THE centre was officially opened by the MP for Crewe and Nantwich, Mr Edward Timpson, in September 2008.

 

l Pictures: The view from the car park with the Dental Service entrance (left) and the main entrance (above) seen from the unnamed road to the Civic Hall car park;

 

 February  2010                                                                    June 2011

For sale - still

THE original health centre building, which backed on to Beam Street, is still on the market - 20 months after the primary care centre that replaced it was opened.

   Its windows are boarded and the plastic letters of its name are disappearing one by one from the wall.

   The local GPs' surgeries now operate (no pun intended) from the adjacent Church View P.C.C. Meanwhile, the old property and surrounding car park (totalling nearly three-

   

 

 

quarters of an acre) are described as a redevelopment site by the Manchester agents who have it on the market, with a suggested purchase price of 900,000. I see from the new Cheshire East Council planning department that the agents' suggested uses for the property are offices, retail, residential or mixed use.

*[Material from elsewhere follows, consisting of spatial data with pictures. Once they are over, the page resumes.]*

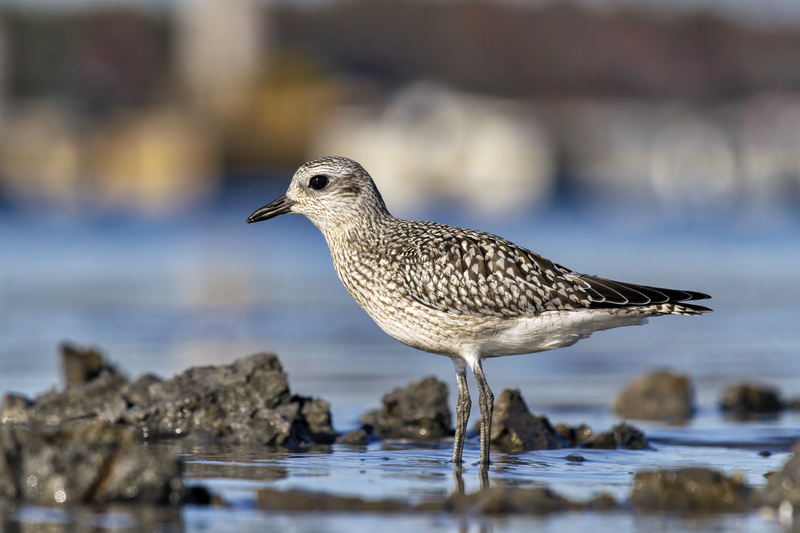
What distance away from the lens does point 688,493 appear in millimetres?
5484

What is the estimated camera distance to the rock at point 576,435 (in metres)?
7.86

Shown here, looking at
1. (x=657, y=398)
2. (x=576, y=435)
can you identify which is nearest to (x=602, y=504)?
(x=576, y=435)

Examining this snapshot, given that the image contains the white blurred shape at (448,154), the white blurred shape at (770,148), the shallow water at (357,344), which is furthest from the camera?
the white blurred shape at (448,154)

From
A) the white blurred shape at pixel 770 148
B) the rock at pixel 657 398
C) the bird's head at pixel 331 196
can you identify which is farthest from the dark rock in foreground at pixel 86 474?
the white blurred shape at pixel 770 148

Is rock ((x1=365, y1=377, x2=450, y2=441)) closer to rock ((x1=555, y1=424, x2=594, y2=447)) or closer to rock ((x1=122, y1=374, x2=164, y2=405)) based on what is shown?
rock ((x1=555, y1=424, x2=594, y2=447))

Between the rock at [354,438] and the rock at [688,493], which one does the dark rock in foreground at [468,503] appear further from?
the rock at [354,438]

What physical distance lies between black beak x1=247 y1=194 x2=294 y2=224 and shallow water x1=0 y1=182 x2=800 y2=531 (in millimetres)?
1747

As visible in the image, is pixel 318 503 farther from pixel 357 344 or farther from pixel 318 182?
pixel 357 344

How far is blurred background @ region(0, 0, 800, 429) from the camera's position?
43.8 ft

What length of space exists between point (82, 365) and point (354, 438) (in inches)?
108

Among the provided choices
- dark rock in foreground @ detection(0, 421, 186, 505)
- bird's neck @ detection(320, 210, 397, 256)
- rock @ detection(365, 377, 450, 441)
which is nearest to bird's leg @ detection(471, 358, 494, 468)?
rock @ detection(365, 377, 450, 441)

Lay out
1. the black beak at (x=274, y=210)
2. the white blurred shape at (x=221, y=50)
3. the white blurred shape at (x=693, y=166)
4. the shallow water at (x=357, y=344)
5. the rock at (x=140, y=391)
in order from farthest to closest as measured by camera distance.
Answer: the white blurred shape at (x=221, y=50) < the white blurred shape at (x=693, y=166) < the black beak at (x=274, y=210) < the rock at (x=140, y=391) < the shallow water at (x=357, y=344)

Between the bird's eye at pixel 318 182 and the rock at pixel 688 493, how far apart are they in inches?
135

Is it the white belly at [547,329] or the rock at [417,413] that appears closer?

   A while ago I would have put my money on it becoming residential, but there are premises and parcels of land in town which used to be designated residential which are now being sold as or for offices.    One that didn't

     

 

New owner for old centre

THE old health centre has a new owner. A board on the Beam Street side of the building says the site has been acquired by Keyworker Homes (North West) Ltd of Blackpool working in association with Eventus Properties of Wigan.

    Proposals for the use of the building were outlined at two public events in June 2011. An information sheet for the events said that the recent Cheshire Retail Study has identified "capacity in Nantwich to accommodate an additional retailer, particularly in the food sector."